Remember the other factor we wanted to consider i.e. ssh is accessible on a non-standard port e.g. 2222? Modify the config to include the port,

$ git config --global url."ssh://git@gitlab.my-internal-domain.com:2222".insteadOf "https://gitlab.my-internal-domain.com"

One more thing to possibly cause issues is that regardless of the configrations discussed above, go get will use http(s) instead of ssh. I couldn't find a good solution for it. A workaround is to always use go mod tidy instead. Another less-than-optimial workaround is to modify the module name by appending .git. This has additional effects which may make this impossible in most (in my opinion) cases. This ties into the next point as well.

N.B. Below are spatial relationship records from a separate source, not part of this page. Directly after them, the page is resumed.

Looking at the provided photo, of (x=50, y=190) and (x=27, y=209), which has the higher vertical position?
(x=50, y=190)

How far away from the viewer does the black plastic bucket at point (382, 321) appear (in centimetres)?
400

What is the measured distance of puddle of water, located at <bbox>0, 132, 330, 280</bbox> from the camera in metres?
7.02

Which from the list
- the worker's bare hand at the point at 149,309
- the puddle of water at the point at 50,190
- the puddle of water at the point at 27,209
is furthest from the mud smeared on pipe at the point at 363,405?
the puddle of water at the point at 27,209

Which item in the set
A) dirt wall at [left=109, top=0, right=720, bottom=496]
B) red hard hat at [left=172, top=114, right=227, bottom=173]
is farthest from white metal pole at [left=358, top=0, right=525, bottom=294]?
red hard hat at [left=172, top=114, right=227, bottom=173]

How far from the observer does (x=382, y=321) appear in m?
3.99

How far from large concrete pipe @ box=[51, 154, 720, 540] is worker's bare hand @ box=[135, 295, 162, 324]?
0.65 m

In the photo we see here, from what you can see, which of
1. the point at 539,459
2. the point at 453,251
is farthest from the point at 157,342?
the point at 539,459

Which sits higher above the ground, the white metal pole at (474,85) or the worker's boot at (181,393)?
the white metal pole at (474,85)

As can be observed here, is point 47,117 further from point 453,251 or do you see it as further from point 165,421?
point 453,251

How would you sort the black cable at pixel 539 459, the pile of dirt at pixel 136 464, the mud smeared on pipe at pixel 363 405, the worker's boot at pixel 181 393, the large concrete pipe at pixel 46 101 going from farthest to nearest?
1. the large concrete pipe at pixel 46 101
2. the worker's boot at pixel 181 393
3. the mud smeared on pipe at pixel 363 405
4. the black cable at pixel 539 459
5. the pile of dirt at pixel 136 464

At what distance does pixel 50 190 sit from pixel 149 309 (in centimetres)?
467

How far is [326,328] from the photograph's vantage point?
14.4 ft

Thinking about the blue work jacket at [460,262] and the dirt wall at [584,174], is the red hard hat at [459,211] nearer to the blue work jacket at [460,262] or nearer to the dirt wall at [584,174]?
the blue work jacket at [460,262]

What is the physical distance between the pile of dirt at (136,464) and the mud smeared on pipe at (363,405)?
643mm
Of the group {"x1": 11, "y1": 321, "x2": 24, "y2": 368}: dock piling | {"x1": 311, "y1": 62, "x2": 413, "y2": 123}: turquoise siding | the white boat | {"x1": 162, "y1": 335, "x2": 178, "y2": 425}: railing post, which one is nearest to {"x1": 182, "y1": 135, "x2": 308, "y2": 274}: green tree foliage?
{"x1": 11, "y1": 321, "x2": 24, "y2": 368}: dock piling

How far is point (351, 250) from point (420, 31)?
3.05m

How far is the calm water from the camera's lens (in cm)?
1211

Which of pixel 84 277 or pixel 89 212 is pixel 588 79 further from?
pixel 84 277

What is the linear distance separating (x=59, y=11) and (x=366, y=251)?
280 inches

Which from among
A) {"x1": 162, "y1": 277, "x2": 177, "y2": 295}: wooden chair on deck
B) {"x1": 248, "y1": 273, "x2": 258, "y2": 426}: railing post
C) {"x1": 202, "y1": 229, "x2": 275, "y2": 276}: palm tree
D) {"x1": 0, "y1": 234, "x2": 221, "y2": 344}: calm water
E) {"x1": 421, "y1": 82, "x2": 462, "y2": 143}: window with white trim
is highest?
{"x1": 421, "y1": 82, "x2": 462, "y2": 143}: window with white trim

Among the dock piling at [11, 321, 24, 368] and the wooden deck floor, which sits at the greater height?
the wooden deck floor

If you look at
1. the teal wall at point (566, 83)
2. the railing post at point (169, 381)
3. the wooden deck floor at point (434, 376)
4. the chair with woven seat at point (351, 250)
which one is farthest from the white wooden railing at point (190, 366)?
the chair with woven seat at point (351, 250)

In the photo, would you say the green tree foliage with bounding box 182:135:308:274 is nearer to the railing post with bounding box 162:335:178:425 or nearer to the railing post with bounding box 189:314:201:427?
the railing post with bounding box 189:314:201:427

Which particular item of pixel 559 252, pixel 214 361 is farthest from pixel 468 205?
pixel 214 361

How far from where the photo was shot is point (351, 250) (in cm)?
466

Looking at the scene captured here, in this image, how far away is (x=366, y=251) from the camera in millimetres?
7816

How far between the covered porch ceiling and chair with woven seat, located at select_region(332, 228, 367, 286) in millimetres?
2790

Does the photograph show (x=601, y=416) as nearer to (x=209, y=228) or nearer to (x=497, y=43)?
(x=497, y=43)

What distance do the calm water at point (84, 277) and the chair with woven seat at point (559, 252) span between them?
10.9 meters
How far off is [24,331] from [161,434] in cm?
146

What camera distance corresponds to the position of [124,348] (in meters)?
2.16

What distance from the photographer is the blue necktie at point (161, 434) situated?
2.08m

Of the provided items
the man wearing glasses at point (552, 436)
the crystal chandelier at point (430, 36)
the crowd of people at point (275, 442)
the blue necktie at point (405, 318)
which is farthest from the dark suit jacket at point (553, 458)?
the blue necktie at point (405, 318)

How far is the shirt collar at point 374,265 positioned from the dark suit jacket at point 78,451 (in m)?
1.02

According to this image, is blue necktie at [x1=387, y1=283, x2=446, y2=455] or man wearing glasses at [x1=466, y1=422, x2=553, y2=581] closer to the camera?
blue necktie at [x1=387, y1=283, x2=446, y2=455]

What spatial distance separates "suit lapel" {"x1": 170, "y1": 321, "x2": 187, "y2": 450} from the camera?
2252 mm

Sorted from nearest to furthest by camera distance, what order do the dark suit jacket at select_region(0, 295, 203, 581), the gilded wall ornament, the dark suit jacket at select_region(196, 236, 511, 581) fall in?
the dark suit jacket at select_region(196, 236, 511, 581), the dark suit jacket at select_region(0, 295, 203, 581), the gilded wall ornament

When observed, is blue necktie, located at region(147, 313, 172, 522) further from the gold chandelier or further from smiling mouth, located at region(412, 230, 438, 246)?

You may need to use both require and replace in go.mod. I had a situation where the module I wanted to pull in was named gitlab.my-internal-domain.com/group/subgroup/module and the git repository was in a sub-group like gitlab.my-internal-domain.com:2222/group/subgroup/module.git. When I tried go get or even go mod tidy (with debug flag -x) it showed that instead of pulling module.git it was pulling subgroup.git. That was a real surprise. The fix for it was to add the following lines in go.mod (v0.4.7 is the version/tag of the module I needed, change it to suit your situation),

require gitlab.my-internal-domain.com/group/subgroup/module v0.4.7
replace gitlab.my-internal-domain.com/group/subgroup/module => gitlab.my-internal-domain.com/group/subgroup/module.git v0.4.7

What the above does is when you run go mod tidy it will treat module.git as the git respository instead of assuming subgroup was the git repository. I can't find the Stack Overflow post anymore but it said that GitLab doesn't give visibility to repositories in subgroups to go get so when you have require gitlab.my-internal-domain.com/group/subgroup/module in go.mod then go get assumes submodule.git is the repository and module/ is the directory/path to the go.mod in it. But with replace and go mod tidy it all works like it should. To repeat, in this situation, always use go mod tidy because go get will not work (it didn't for me with Go 1.20.3).